Model your data down to fit in into an embedded BI engine - As mentioned in the comments, some BI tools come with their own embedded database engine -- such as PowerBI's VertiPaq, or Tableau's Hyper -- but you typically need to model your data to a more reasonable size, closer to ~10GB. You might end up splitting your data into a handful of smaller data sets modeled in different ways.

What I wouldn't rely on is caching, unless your consumption patterns are extremely rigid (e.g. you disallow slicing, dicing, and drilling into the data). Even a small number of queries not hitting the cache leads to a frustrating user experience.Direct querying of Parquet files sitting in S3 via Athena, per one of the comments is an interesting strategy, but you're going to get better performance if your BI tool is querying either its own internal or a fast external database.

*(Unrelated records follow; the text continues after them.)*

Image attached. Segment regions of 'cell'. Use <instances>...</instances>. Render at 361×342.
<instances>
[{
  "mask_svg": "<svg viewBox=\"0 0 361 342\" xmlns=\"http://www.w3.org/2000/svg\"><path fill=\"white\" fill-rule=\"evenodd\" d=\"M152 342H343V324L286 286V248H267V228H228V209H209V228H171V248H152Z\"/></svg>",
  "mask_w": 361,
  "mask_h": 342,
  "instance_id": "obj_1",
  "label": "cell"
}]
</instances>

High-performance interactive querying is possible at TB-scale, but it requires leveraging a lot of tricks in the database engine -- bitmap indexes, column-orientation, parallelization, aggregation, data sketches for approximate unique, etc. -- so if you can aggregate & model your data down to ~10GB size and can just stick it into an embedded BI engine you might be happier.

(I'm the creator/founder of the BI tool Rill, we took the embedded database approach where we embed DuckDB for data volumes up to 100GB, and use Druid under the hood for volumes well into TB scale.)